• [Ejercicio 1] ¿Concuerdan con el texto sobre Medianeras estas afirmaciones? (a) Medianeras (2004) es un cortometraje de Gustavo Taretto. (b) En el corto y en el largometraje, Martín lo interpretan actores distintos. (c) Mariana y Martín se ven amenazados por la tecnología de vanguardia. Responde sí o no a cada una y cita literalmente las palabras del texto que lo deciden.
• [Ejercicio 2] Según el texto sobre Medianeras, ¿qué tesis central del cine de Jacques Tati verbaliza Taretto?
• [Ejercicio 3] Prolonga el texto sobre Medianeras a partir de su última oración.

• [Texto del ejercicio]
Medianeras

Dos en la ciudad

EN LOS PRIMEROS MINUTOS DE MEDIANERAS (2004), SU CORTOMETRAJE MÁS EXITOSO HASTA EL DÍA DE HOY, Gustavo Taretto verbaliza explícitamente una de las tesis centrales del cine de Jacques Tati: es la estructura arquitectónica de una casa, barrio o ciudad la que condiciona el carácter de sus habitantes. La arquitectura bonaerense, así, se manifiesta como la inductora de los modelos vitales a los que se adscribe la neurótica pareja protagonista. De este modo, los primeros minutos de ambas versiones de la historia —el corto original y el largometraje que nos ocupa— describen, tanto a través de una serie de geométricas estampas urbanas como del lúcido soliloquio en off de Martín —interpretado en ambos casos por Javier Drolas—, el espíritu de Buenos Aires —metrópolis individualista, irregular y, en fin, inefable, que se atreve incluso a  dar la espalda a su río—, pero también de los particulares habitáculos donde desarrolla buena parte de la vida diaria de los dos personajes centrales. Espacios ensimismados y replegados sobre sí, colmados —y volvemos a Tati — de artefactos de capital importancia en la vida contemporánea, orbitando todos ellos alrededor del ordenador cibernético, médula de las relaciones sociales y laborales en la actualidad. Si Monsieur Hulot se veía amenazado por la doble faz de la tecnología de vanguardia, Mariana y Martín viven perfectamente integrados y desarrollan sus actividades diarias en pleno contacto con la multimedia digital. Víctimas de la configuración posmoderna de la urbe —con la Urbanística supeditada a los intereses de la gran política, desterrando de sí misma cualquier vestigio de sensibilidad o creatividad artística—, sus hogares se convierten en centro neurálgico de la mayor parte de actividades cotidianas, y las calles se transforman en apenas una zona de tránsito. Quien vaga por el simple hecho de disfrutar del paseo adquiere contornos similares a los del proscrito; el turista recorre sin detenerse los puntos de interés señalados en la guía de turno, mientras el ciudadano navega y naufraga en Internet, embebido en un errante monólogo interior y acurrucado, como aquél pobre funcionario de Dostoievski, en el triste y balsámico letargo del subsuelo que lo acoge.

• [Filas extraídas]

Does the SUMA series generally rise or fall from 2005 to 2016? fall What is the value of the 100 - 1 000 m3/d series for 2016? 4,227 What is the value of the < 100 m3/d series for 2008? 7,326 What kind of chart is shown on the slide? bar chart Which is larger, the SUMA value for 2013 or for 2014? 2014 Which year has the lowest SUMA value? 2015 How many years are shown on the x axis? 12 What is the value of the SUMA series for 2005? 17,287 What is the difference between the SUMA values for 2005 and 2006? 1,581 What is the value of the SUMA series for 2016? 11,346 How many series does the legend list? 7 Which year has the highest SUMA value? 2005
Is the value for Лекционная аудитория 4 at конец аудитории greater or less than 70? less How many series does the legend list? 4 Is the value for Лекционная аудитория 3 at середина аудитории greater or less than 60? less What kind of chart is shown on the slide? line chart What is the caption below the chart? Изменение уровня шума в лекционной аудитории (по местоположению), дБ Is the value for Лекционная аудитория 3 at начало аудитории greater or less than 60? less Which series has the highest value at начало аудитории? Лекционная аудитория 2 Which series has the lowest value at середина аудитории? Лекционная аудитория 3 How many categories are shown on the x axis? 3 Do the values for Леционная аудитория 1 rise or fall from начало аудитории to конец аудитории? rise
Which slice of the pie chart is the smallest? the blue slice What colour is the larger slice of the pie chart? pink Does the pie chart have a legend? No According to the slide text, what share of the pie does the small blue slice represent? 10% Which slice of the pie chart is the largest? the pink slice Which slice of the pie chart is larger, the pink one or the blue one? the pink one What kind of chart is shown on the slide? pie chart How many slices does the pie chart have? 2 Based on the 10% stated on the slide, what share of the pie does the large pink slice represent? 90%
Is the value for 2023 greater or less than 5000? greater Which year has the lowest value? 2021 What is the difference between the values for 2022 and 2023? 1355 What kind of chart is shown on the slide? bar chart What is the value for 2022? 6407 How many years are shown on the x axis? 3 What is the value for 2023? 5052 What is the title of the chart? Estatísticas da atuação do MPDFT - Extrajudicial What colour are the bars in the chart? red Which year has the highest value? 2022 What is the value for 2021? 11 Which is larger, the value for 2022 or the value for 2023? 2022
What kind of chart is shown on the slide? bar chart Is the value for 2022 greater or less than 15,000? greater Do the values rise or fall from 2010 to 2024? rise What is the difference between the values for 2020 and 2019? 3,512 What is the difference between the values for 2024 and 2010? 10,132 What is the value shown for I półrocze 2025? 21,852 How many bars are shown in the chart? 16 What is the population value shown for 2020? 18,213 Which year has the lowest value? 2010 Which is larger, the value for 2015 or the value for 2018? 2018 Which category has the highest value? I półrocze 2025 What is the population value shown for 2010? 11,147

• [Resultado 1]
(a) Sí: «EN LOS PRIMEROS MINUTOS DE MEDIANERAS (2004), SU CORTOMETRAJE MÁS EXITOSO HASTA EL DÍA DE HOY, Gustavo Taretto».
(b) No: «interpretado en ambos casos por Javier Drolas».
(c) No: «Mariana y Martín viven perfectamente integrados y desarrollan sus actividades diarias en pleno contacto con la multimedia digital».

• [Resultado 2] Que la estructura arquitectónica de una casa, barrio o ciudad condiciona el carácter de sus habitantes.

• [Resultado 3]
Los aciertos presentes en la estimable versión reducida de la historia provenían tanto de su desprejuiciada desenvoltura como de la concisa descripción de ambientes y personajes. Aun conservando buena parte de las virtudes del cortometraje —el retrato de un Buenos Aires aséptico y escasamente esteticista, el ingenio que brilla en algunas soluciones escénicas o la tierna y fiera reconstrucción de un paisaje humano sólido y veraz —, la debilidad más visible de Medianeras proviene de su condición de corto estirado: Taretto no trastoca, en ningún momento, el simplísimo esqueleto dramático del original, confiando en que engordar y ensanchar las experiencias de los personajes bastará para darle empuje al conjunto. No obstante, sería injusto olvidar nuevos hallazgos, como la vulnerabilidad que Pilar López de Ayala aporta a Mariana o la aparición de una insólita mujer capaz de parlotear multitud de idiomas pero conjurada, paradójicamente, a la pura y dura incomunicación.

A pesar del hondo pesimismo que impregna este fresco de soledades yuxtapuestas, Taretto ha optado por sumarse a las tentativas de reformular la insípida comedia romántica comercial de las últimas tres décadas: frente a la alienación de las relaciones amorosas y a la rendición conformista ante execrables arquetipos masculinos y femeninos, el cine de Woody Allen —homenajeado explícitamente en el filme— podría ser entendido como un alegato reivindicativo en favor de pensar las emociones y finiquitar los roles genéricos y sociales acríticamente asumidos. Así pues, el cineasta transita caminos cercanos al racionalismo sentimental de Marc Webb, a la desorientación generacional de Mike Mills o a la liviana melancolía de Alex Holdridge. Sin embargo, al travesear con esta serie de encuentros y desencuentros en los márgenes de la geometría urbana, está notablemente más próximo de la empalagosa insistencia en paralelismos improbables y reiterativas casualidades de las películas de Nora Ephron que de la filosofía de la sospecha del siempre irónico y cerebral Eric Rohmer.